I had many borrowers that come to my office looking for loans, grants or lower interest. Sometimes they are working with a Bank Manager on their loan request and do not want to look for another bank because their Bank Manage told them the bank will do the loan, they just need more time. After about three months or more, they are decimated to find out that their loan request has been Declined by the bank. That is when they give up or contact someone like me to help them put together a Bank Proposal that can be presented to the bank. An experienced Commercial Loan Officer can usually tell a borrower whether their bank will approve a loan. The trouble is that the bank is suppose to log in the request and then, if they want to decline the loan, they need to have supporting information like Credit Reports or all the information for a loan request. I worked for a bank that one of the senior loan officers told me, “if you want to decline the loan, run the credit first and see if you can decline because of credit”. This is fine for the bank that may not want to do small loan requests but the borrower does not get a fair shake in the analysis of their loan request.
What usually happens when the Bank Manager looks at a Commercial Loan is they end up passing this information on to a commercial loan officer who has no real interest in the borrower or the loan.
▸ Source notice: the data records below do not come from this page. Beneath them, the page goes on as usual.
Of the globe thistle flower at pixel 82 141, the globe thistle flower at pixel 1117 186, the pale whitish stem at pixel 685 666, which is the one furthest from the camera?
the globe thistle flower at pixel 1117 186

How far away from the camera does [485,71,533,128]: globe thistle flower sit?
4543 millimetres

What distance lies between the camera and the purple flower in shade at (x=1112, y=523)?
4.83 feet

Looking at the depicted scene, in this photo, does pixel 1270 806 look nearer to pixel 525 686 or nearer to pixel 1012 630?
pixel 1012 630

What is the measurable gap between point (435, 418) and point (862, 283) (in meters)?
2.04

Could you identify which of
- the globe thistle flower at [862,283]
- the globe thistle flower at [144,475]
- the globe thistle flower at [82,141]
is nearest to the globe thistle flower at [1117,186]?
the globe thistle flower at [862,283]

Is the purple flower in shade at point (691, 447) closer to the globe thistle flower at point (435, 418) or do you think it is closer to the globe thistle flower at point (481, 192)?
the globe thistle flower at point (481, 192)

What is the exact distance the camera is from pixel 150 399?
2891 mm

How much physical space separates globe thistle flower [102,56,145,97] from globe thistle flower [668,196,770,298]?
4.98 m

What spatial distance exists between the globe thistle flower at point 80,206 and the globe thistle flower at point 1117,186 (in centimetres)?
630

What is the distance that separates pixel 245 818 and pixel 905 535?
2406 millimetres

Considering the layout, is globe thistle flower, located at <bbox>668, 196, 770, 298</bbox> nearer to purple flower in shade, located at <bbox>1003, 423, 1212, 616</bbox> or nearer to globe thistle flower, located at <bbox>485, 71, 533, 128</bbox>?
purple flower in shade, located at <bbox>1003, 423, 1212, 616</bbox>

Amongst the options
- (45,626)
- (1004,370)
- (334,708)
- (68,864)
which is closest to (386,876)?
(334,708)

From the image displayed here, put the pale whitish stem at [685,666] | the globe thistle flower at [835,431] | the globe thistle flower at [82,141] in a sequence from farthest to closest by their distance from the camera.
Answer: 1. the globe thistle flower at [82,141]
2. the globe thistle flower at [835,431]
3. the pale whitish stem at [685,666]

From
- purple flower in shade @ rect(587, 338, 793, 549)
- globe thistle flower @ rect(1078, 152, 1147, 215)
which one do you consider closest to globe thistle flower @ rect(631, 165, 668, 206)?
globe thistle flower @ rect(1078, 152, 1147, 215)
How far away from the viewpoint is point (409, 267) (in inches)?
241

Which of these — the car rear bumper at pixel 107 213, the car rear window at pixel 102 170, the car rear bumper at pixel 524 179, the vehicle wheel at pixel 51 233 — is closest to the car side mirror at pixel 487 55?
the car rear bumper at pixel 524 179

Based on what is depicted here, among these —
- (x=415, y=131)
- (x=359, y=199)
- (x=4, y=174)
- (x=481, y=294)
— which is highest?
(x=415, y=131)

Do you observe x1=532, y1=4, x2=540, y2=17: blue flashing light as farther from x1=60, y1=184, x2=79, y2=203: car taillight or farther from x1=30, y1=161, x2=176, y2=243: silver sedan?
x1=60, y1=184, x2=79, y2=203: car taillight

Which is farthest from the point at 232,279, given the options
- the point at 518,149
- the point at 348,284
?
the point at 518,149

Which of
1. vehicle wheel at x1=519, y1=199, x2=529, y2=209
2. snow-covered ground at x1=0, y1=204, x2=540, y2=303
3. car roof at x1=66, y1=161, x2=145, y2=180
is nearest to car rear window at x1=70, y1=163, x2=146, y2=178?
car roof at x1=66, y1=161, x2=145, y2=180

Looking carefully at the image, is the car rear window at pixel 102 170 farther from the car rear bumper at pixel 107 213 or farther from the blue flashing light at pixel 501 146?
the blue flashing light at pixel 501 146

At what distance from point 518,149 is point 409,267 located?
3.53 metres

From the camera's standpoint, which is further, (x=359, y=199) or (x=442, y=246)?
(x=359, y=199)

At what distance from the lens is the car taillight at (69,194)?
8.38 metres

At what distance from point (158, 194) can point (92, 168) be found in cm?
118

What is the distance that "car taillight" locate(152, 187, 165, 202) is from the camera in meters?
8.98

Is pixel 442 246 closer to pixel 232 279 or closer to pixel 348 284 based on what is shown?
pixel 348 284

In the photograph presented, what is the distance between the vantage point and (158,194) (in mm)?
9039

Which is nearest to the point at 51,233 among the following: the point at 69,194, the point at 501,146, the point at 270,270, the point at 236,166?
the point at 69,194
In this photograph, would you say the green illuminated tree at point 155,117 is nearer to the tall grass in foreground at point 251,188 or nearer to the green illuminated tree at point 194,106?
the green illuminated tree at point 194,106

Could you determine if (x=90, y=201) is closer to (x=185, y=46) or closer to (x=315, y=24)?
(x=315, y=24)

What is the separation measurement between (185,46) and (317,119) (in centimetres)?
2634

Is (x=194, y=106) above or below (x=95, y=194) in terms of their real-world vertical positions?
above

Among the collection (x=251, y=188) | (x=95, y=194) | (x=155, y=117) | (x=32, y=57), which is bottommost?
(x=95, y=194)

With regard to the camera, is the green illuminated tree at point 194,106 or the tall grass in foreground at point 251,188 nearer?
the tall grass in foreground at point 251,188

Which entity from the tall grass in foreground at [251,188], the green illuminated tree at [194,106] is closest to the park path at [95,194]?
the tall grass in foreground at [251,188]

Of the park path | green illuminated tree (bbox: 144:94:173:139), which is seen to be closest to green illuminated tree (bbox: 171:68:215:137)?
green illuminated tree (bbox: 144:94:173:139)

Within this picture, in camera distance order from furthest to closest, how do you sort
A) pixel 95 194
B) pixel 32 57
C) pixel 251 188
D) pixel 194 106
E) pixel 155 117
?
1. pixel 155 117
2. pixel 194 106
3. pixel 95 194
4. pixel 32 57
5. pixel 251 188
The “Underwriter” is a fictitious person that the bank uses to put the decision out of the hands of the Manager or Officer. They usually do not exist in Commercial Lending unless you are dealing with a very large bank that is sending the loan off to another office to be approved. The “Underwriter”, came from the housing market. The Mortgage Company or bank needs to sell the home loan off to Fanny Mae or Freddy Mac and needs the approval of the “underwriter” of these organizations.
In Summary, always try to talk to a Commercial Loan Officer to finance a Business Loan. Have the Personal Banker or Bank Manager finance the Vehicle loan, boat, or home improvement but always talk to a Commercial Loan Officer for any Business Loan.